_What the task asks:_ Below are records with pictures in them. Output exactly the lines from the one with "Clooney's best man, Rande" through the one with "Olive oil and", both included, and leave every picture out; give only those lines.

_Information supplied:_

┌──

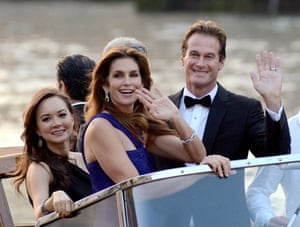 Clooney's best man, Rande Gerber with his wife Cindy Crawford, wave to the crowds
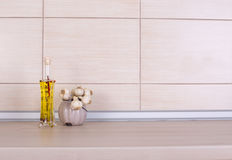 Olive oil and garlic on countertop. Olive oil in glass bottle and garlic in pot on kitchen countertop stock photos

└──
┌──

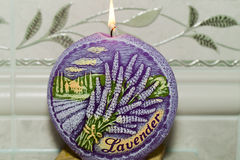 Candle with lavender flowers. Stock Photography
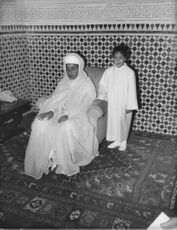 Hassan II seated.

└──

_Reply to the task:_
 Clooney's best man, Rande Gerber with his wife Cindy Crawford, wave to the crowds
 Olive oil and garlic on countertop. Olive oil in glass bottle and garlic in pot on kitchen countertop stock photos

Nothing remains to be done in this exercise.